### WORK INSTRUCTION
Give the records again in full, exactly as they are.

### AVAILABLE DATA

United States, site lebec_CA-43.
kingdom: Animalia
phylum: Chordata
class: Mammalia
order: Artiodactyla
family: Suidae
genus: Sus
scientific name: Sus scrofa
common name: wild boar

### ANSWER TO THIS PROBLEM
United States, site lebec_CA-43.
kingdom: Animalia
phylum: Chordata
class: Mammalia
order: Artiodactyla
family: Suidae
genus: Sus
scientific name: Sus scrofa
common name: wild boar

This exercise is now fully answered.